A: In today’s world of non-invasive/non-surgical body contouring, there are a number of devices that are currently available for some degree of fat loss and a little bit of skin tightening. (and I want to emphasize the phrase ‘a little’) All available devices are based on some form of penetrating energy from ultrasound, infrared, radiofrequency and thermal sources. They all claim effectiveness but whether one is better than the other can never be proven since there are no comparative clinical studies of them. I have used most of these devices and, in the properly selected patient, can offer some reasonable results. Currently we use Vanquish and Exilis for the best non-invadive body contouring results, They are best used in those patients who are never going to have surgery to those that want to give it a try with actual surgery as a final treatment if needed.
Dr.
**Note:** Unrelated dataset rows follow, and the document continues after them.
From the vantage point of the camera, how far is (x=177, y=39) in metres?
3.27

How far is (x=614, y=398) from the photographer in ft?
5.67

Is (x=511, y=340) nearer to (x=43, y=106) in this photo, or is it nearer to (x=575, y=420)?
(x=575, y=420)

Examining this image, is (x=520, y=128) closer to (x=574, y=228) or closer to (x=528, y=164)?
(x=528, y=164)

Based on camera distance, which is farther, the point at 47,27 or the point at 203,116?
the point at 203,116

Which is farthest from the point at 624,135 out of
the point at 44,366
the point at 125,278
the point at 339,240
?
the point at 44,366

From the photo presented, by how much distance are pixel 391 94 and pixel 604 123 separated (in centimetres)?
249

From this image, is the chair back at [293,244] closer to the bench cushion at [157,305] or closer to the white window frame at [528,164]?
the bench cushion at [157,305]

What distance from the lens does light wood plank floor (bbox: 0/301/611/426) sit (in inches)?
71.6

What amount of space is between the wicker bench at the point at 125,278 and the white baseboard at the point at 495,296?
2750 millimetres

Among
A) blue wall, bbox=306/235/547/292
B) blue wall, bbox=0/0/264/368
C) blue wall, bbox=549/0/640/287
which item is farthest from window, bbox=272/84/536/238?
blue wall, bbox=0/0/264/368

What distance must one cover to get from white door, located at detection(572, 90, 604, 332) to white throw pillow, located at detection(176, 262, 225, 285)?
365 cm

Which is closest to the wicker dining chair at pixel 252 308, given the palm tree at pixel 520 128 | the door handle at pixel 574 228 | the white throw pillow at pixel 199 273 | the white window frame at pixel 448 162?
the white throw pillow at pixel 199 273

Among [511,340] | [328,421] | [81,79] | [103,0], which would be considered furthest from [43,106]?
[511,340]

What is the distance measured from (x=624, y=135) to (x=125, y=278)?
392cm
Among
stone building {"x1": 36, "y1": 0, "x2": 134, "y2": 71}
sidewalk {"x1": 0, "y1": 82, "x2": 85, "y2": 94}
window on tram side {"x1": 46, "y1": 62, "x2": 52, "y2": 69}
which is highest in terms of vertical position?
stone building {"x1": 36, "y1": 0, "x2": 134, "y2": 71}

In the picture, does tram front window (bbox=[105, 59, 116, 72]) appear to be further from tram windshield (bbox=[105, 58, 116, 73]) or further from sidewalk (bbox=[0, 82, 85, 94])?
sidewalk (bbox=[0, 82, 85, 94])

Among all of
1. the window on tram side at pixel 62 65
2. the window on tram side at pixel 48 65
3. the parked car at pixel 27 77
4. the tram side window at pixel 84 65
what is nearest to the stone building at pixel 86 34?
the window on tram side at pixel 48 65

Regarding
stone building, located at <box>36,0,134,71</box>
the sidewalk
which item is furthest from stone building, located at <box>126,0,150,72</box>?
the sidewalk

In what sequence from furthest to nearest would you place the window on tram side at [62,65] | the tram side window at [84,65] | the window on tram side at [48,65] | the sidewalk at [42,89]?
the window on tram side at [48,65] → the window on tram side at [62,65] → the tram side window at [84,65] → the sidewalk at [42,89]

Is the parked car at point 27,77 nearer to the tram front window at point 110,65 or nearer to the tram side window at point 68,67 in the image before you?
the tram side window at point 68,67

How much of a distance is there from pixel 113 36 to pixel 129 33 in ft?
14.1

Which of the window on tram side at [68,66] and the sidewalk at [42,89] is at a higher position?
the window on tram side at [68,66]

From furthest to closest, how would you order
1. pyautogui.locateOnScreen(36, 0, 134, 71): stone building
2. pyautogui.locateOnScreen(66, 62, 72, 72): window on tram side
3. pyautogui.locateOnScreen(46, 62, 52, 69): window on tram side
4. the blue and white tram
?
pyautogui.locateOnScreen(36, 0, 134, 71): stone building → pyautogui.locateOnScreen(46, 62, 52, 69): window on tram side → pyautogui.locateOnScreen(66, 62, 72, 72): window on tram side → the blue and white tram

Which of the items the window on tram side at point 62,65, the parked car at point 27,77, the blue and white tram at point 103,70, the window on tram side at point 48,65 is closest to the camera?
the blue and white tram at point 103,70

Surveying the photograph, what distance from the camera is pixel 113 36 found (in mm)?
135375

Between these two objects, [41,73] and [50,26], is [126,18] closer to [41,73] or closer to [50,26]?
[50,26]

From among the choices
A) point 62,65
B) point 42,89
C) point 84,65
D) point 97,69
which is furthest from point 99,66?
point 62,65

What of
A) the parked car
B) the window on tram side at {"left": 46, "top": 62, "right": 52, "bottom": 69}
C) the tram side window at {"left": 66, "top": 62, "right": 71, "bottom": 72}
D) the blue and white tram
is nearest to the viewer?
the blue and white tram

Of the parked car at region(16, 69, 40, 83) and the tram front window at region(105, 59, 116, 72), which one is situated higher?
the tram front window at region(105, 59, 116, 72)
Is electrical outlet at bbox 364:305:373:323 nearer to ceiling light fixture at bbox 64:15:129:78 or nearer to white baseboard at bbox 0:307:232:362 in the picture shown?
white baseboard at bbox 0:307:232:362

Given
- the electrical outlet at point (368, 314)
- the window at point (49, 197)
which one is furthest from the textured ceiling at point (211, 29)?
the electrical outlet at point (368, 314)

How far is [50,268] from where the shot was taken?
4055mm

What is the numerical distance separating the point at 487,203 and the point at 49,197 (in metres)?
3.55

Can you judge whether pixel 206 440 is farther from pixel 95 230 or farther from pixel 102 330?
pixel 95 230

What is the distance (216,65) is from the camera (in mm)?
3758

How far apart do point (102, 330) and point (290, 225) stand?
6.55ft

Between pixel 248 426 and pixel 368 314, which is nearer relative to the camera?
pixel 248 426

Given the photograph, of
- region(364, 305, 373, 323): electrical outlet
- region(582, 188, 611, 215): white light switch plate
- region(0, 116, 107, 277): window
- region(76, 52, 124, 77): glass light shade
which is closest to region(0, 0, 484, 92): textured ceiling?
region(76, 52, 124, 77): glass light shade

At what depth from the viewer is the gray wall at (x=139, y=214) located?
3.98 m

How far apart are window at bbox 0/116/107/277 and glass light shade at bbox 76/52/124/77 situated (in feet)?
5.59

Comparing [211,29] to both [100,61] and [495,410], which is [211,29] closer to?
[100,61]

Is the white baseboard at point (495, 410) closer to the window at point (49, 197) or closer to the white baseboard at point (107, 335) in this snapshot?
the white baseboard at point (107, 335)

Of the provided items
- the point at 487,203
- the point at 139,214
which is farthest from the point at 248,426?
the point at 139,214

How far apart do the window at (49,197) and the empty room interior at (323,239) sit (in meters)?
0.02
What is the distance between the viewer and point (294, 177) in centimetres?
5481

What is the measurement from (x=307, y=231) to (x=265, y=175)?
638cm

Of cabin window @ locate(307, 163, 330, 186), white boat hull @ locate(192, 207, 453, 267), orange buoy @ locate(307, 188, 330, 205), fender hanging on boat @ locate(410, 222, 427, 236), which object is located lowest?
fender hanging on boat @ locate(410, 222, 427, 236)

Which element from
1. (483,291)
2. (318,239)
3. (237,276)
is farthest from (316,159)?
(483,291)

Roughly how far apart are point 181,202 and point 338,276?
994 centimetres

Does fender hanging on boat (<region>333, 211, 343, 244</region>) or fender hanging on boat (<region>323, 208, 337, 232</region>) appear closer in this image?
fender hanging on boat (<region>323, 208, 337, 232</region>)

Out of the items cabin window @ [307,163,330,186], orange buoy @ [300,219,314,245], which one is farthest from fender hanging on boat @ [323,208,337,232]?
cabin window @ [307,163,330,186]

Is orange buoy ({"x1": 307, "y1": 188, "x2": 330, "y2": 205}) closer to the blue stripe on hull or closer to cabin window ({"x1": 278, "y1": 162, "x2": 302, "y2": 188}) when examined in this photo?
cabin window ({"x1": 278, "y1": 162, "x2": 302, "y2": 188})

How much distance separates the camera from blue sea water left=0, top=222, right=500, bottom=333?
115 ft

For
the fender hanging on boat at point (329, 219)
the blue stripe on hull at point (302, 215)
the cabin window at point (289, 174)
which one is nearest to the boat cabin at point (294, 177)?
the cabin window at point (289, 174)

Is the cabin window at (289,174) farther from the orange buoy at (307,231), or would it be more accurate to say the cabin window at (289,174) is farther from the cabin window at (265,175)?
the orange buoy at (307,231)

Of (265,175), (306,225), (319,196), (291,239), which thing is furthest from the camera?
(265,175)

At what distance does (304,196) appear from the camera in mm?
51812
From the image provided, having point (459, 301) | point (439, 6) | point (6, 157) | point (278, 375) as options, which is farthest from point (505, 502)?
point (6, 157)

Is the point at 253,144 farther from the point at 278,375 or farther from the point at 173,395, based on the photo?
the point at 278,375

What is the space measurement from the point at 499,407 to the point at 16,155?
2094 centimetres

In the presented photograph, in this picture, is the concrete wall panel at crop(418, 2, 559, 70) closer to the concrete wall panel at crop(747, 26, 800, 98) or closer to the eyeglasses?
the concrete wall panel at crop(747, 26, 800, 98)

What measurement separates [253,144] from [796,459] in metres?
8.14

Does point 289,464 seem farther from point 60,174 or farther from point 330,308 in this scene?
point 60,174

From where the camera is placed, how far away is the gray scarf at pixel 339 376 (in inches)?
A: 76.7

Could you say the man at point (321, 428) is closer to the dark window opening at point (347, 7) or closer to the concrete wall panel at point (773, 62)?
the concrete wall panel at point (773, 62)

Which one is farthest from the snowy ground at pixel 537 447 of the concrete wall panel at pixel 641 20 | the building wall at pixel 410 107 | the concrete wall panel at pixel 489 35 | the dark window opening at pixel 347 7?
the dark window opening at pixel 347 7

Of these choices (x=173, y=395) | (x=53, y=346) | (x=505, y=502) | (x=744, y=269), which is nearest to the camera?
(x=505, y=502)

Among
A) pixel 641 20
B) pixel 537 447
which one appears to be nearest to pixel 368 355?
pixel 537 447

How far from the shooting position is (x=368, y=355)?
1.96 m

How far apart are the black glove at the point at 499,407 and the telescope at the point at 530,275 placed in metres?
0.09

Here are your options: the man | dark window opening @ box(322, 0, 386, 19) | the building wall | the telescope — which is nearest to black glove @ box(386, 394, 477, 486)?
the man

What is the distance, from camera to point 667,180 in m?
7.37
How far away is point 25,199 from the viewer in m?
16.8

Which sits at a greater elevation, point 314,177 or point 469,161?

Barry Eppley
Indianapolis, Indiana
Q: Dr. Eppley, I am unhappy with my nose and I have been considering rhinoplasty for a while as well as jaw augmentation. For my nose, my first main concern is that I don’t like the bulbous tip it has. I’d like the tip to look pointier and to project a bit more. Second, I think my nose is too wide. I would like my nostrils to be narrower from the front view. I have attached a few photos of my face, as well as a couple models whose noses I like.
For the jaw, I have been considering some combination of chin and especially jaw angle implants. Perhaps even sliding genioplasty, the latter I understand is the only way to add vertical chin height. I basically want to create a stronger looking profile that balances my face.
I also have a few secondary procedures I am considering but not sure about. A reduction of my lower lip reduction (I think it is too big compared to the upper, and might make my chin appear larger if it were reduced). And also forehead augmentation (to reduce the appearance of my sloping forehead/prominent brow bone)
I am trying to figure out which procedure/s would produce be the best result in my case.Would it even be possible to do all of them at once?
A: Briefly, all the facial procedures you have discussed can be done as the same time and it would not be rare in my experience to do so. But first we must go through each procedure and determine what is the best approach for each change and how much change you desire for each area. Options in rhinoplasty and jawline enhancement are best done through initial computer imaging. I will do some computer imaging using your pictures of these changes and this will be a good starting point for our treatment planning discussion.
Dr. Barry Eppley
Indianapolis, Indiana
Q: Dr. Eppley, the right side of my face looks bigger and more elevated than the other side, and the position of my right eye socket is higher than that of my left one. My jaw is also asymmetrical. When I bite, I can feel that the left side of my upper jaw and lower jaw is higher than the right side. I can also feel that the bone between my right eye socket and.my upper jaw is bigger than that on the left side when I touch. Is it possible to make my right side identical to the other side? If so, could you advise me on what procedures I should take and their costs? Thank you.
A: For your facial asymmetry correction, there are some structures that can and can not be changed. It is not possible to lower a higher eye socket. (orbital box) A lower eye can be raised somewhat but a higher eye can be lowered. Your maxillomandibular cant (jaw asymmetry) can be corrected by a LeFort I osteotomy to shorten the longer side. (vertical maxillary reduction) To keep your current occlusion (bite) a sagittal split ramus osteotomy is needed to rotate the lower jaw back into occlusion as well as complete the vertical shortening of the right lower face.